7.bölüm:dudakları..
Yumruk..
Erenin ağzından:
Bu yumruk ikimizide harakete geçiren şey oldu. Eylül hızla kalktı.. babasını elleriyle yerdeki abajura doğru ittirdi. Camı açtı ipe bile tutunmadan öylece attı kendini aşağı
-Hayır eylül ne yapıyorsun! !
Diye haykırdığım sırada eylül küçük bir inlemeyle 2. Kattan aşağı düşmüştü bile.
Babası arkasından eylül diye haykırırken eylül yerden birden kalktı. Babasına orta parmağını gösterip hızla koşmaya başladı.
Hızlıca arkamı döndüm. Kapıya uyuyorum rahatsız etmeyin yazılı notumu yazıp babannemin kalp krizi geçirmesini engelledim. Çantamı aldım içine bir sweat koydum. Camdan hızlıca ipe atlayıp saniyede yere indim. Iskeleye doğru koşmaya başladım. Biliyordum orda olacaktı
Koşturdum koşturdum.. ve işte orda marketten çıkıyor ağır ağır yürüyor..ağlıyor mu ? Hayır aglamiyor. Kaç yıl oldu en boktan şeyde bile oturup ağlamadi o.

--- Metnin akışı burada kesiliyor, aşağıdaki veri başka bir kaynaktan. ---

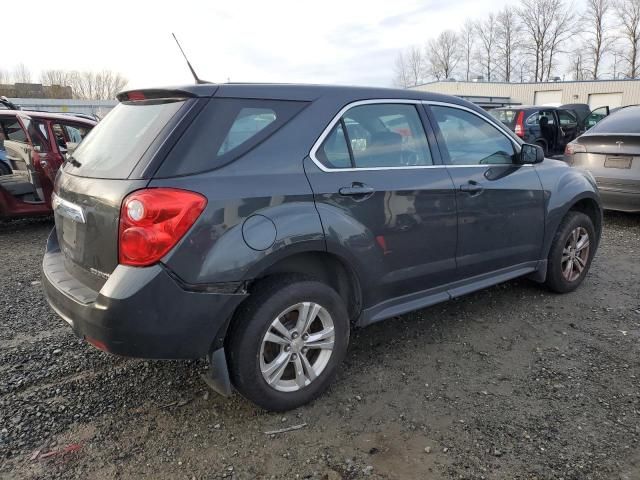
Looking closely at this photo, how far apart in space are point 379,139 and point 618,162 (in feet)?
16.1

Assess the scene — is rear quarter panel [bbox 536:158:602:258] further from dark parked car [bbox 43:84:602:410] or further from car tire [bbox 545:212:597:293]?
dark parked car [bbox 43:84:602:410]

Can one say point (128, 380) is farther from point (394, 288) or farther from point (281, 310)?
point (394, 288)

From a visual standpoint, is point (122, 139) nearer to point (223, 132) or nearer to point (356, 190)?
point (223, 132)

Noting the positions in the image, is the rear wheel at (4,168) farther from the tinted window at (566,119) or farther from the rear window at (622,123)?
the tinted window at (566,119)

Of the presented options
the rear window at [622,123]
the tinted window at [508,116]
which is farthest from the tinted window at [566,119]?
the rear window at [622,123]

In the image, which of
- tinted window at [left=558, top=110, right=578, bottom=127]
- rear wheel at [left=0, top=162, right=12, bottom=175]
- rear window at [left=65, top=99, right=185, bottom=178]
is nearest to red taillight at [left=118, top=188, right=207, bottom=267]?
rear window at [left=65, top=99, right=185, bottom=178]

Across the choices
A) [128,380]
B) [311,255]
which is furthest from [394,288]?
[128,380]

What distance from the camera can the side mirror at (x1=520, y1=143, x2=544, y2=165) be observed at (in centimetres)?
373

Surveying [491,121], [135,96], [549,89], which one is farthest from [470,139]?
[549,89]

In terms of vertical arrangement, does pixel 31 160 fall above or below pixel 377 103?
below

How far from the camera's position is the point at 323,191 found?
2.60 metres

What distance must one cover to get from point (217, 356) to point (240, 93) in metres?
1.33

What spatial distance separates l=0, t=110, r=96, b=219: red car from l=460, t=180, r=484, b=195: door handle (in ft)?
18.4

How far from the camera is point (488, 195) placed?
3443 mm
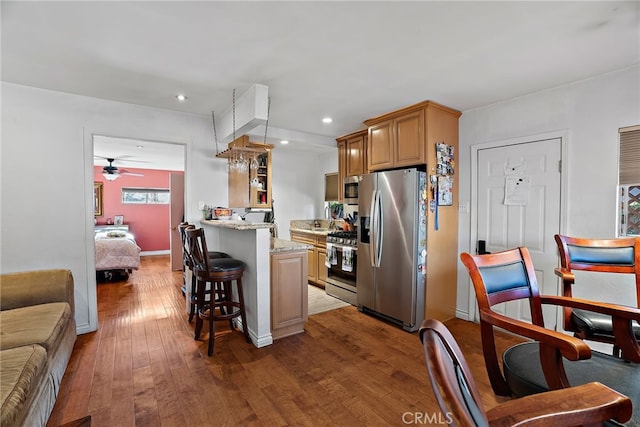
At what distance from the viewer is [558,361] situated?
1.08 metres

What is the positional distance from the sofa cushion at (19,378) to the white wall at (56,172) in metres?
1.45

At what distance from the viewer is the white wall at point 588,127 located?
2.32 meters

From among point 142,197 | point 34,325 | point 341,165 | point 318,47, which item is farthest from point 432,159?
point 142,197

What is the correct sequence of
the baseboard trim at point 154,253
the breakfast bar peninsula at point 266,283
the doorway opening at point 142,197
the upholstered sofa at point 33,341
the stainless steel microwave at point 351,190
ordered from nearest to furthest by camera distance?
the upholstered sofa at point 33,341
the breakfast bar peninsula at point 266,283
the stainless steel microwave at point 351,190
the doorway opening at point 142,197
the baseboard trim at point 154,253

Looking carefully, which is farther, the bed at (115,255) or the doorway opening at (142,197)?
the doorway opening at (142,197)

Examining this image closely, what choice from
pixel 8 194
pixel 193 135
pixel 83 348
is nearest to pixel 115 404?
pixel 83 348

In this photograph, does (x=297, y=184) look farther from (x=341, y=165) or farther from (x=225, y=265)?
(x=225, y=265)

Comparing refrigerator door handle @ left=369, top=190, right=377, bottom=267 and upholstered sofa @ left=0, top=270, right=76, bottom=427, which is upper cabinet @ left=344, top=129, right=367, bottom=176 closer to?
refrigerator door handle @ left=369, top=190, right=377, bottom=267

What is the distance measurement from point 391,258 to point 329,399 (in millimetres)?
1602

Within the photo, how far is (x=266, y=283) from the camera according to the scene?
2.69 meters

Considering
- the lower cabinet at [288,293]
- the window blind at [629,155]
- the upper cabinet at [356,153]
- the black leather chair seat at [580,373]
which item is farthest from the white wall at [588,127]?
the lower cabinet at [288,293]

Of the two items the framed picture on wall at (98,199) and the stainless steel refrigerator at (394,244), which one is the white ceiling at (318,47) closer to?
the stainless steel refrigerator at (394,244)

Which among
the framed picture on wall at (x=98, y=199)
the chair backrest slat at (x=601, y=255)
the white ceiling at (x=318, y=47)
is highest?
the white ceiling at (x=318, y=47)

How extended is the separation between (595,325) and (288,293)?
2.24 metres
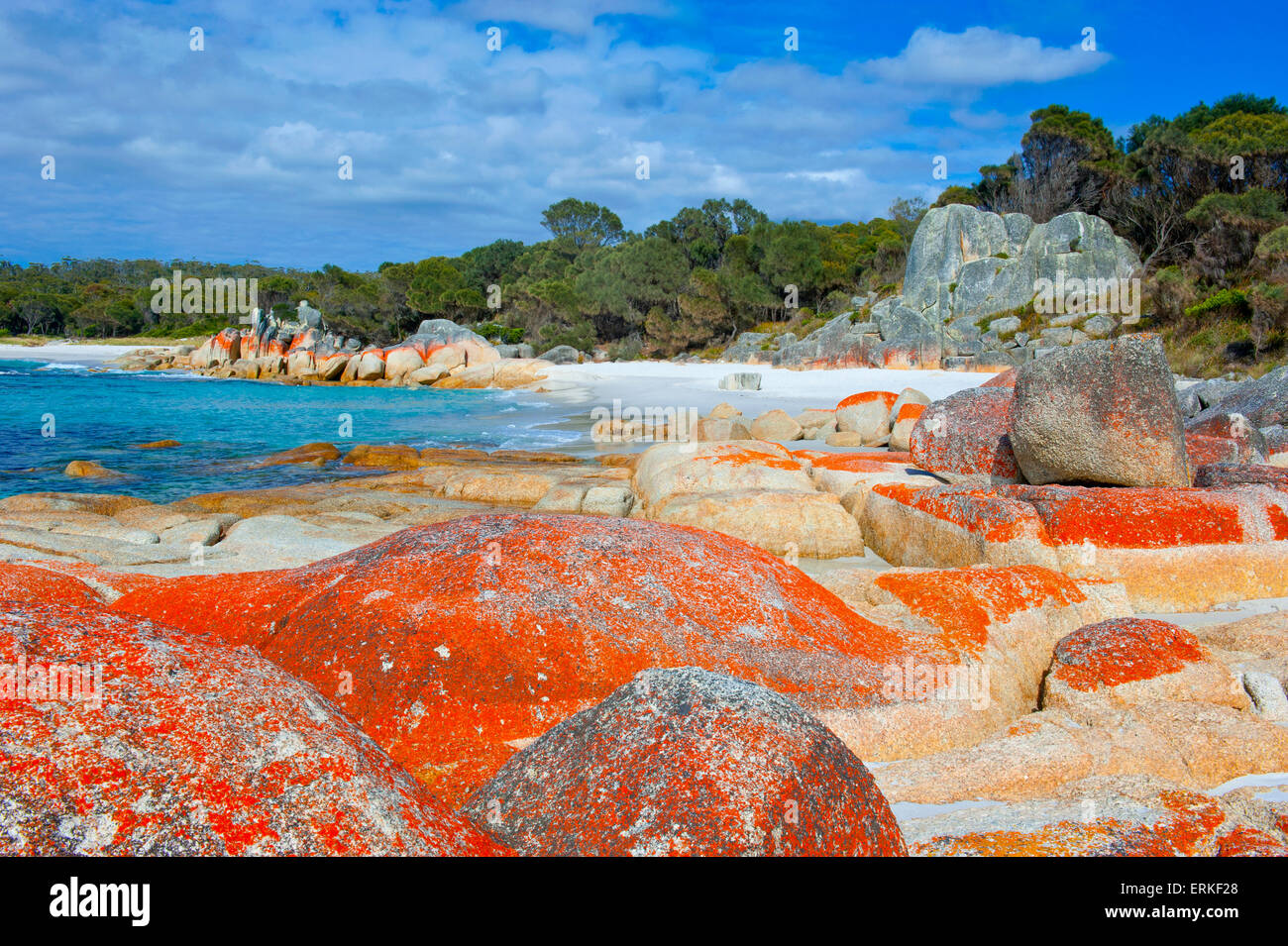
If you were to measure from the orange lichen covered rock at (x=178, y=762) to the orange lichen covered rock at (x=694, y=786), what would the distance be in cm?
29

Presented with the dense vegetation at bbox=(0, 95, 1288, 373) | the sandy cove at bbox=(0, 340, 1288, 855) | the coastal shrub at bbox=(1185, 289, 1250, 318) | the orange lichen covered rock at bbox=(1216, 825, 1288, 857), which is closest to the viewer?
the orange lichen covered rock at bbox=(1216, 825, 1288, 857)

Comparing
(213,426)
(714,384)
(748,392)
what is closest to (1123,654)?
(748,392)

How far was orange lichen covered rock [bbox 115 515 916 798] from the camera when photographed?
385 cm

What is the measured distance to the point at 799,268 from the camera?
2142 inches

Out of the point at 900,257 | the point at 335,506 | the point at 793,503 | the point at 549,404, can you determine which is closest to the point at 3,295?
the point at 549,404

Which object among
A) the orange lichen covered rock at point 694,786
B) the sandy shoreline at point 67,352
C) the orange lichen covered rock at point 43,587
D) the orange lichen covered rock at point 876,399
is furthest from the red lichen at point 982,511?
the sandy shoreline at point 67,352

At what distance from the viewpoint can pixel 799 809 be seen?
226cm

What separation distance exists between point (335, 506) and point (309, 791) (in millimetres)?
11568

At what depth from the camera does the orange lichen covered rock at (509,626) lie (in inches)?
151

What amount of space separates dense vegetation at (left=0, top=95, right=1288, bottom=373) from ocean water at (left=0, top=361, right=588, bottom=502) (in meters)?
19.0

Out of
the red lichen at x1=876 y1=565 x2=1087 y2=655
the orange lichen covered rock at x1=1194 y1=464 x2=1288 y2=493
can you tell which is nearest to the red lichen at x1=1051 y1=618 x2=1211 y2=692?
the red lichen at x1=876 y1=565 x2=1087 y2=655

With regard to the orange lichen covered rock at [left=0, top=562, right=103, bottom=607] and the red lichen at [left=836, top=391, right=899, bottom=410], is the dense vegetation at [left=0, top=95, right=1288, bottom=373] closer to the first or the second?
the red lichen at [left=836, top=391, right=899, bottom=410]

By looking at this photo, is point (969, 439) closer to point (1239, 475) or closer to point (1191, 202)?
point (1239, 475)
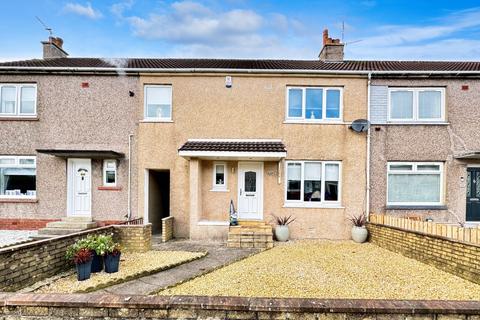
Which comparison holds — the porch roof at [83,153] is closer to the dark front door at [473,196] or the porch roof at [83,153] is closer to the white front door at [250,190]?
the white front door at [250,190]

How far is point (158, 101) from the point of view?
12.5 m

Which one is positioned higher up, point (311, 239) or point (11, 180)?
point (11, 180)

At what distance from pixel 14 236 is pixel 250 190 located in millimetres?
8700

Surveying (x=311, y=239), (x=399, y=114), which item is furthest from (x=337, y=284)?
(x=399, y=114)

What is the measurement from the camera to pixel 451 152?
39.0 feet

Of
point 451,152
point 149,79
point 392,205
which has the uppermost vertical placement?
point 149,79

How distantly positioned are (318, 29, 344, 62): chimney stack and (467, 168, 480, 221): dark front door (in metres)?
7.84

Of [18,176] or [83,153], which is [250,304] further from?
[18,176]

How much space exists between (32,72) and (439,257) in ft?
50.6

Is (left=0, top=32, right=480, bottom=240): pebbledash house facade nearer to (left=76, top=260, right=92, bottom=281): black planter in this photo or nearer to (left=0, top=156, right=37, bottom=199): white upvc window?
(left=0, top=156, right=37, bottom=199): white upvc window

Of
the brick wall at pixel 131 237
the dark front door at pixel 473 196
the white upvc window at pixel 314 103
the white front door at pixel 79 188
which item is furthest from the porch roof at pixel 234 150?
the dark front door at pixel 473 196

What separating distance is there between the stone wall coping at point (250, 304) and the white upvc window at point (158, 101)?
9337mm

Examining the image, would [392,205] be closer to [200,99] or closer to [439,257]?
[439,257]

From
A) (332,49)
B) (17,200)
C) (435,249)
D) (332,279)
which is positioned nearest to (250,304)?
(332,279)
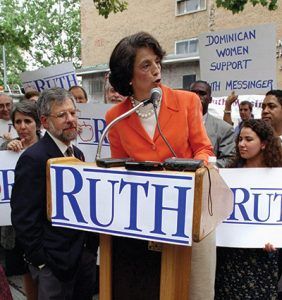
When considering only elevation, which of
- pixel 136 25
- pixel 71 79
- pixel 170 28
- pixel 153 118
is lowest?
pixel 153 118

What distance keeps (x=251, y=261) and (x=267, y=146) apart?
0.75 m

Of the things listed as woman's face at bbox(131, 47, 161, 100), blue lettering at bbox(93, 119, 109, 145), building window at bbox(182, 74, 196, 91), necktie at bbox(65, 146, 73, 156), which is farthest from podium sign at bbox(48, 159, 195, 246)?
building window at bbox(182, 74, 196, 91)

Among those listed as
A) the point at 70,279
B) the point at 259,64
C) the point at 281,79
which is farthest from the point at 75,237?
the point at 281,79

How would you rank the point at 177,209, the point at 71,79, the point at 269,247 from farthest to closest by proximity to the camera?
the point at 71,79 < the point at 269,247 < the point at 177,209

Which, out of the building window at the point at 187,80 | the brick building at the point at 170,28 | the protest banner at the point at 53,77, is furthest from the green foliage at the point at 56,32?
the protest banner at the point at 53,77

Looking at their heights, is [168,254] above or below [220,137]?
below

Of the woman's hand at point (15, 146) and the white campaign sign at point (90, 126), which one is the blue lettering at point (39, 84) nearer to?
the white campaign sign at point (90, 126)

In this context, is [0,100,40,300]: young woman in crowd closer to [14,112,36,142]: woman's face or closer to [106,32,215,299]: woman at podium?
[14,112,36,142]: woman's face

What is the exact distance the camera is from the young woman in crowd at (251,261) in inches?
107

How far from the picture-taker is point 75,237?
2.14 metres

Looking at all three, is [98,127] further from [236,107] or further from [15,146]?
[236,107]

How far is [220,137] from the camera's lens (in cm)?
366

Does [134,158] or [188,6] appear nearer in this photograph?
[134,158]

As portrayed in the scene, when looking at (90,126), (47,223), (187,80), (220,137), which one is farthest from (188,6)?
(47,223)
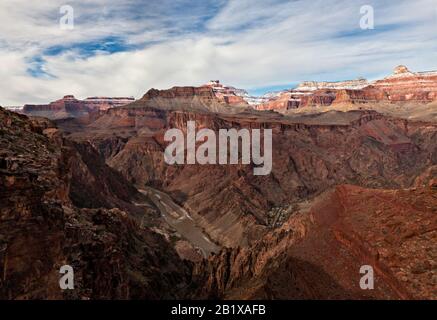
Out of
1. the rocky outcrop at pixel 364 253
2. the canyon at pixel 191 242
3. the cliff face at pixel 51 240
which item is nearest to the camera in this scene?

Durdum. Yavaş yavaş yürüyüşünü iskelenin ucuna gelince sişelerden birisinin kapağını açmasını kafasına dikmesini izledim. Yanında olmalıydım Allah kahretsin! Yaninda olmalıydım. Hızlı adımlarla iskelenin ucuna doğru yürümeye başladım.
Yavaşça yanına oturdum. Konuşmadık..yanında kalmama izin verdi.. içti... bir şişe iki şişe bu böyle devam etti..
-git
-gitmeyeceğim
-git yanımda olmani istemiyorum
-yanında olmama ihtiyacın var ve çok daha önemlisi...yanında olmaya ihtiyacım var eylül
-gitti
-kim
-babam,artık yok. Görmeyeceğim onu. Ne güzel değil mi ? Kutlama falan mı yapsak
Yüzünde can cekişirmiş gibi bir ifadeyle gülümsemeye çalışıyordu o böyle yaptıkça..kıyamıyordum
-hadi yeter bu kadar içtiğin
-bırak beni. Dokunma
Ah..dokunsam ağlayacak dağılacak gibisin.. ben sana nasıl dokunayım
-Çocuklar? ?
-hocam !
-hocam !
Eylül ile aynı anda çıkan şaşkınlık cümlelerimiz karşımızda ki cihan hocaya ithafen di.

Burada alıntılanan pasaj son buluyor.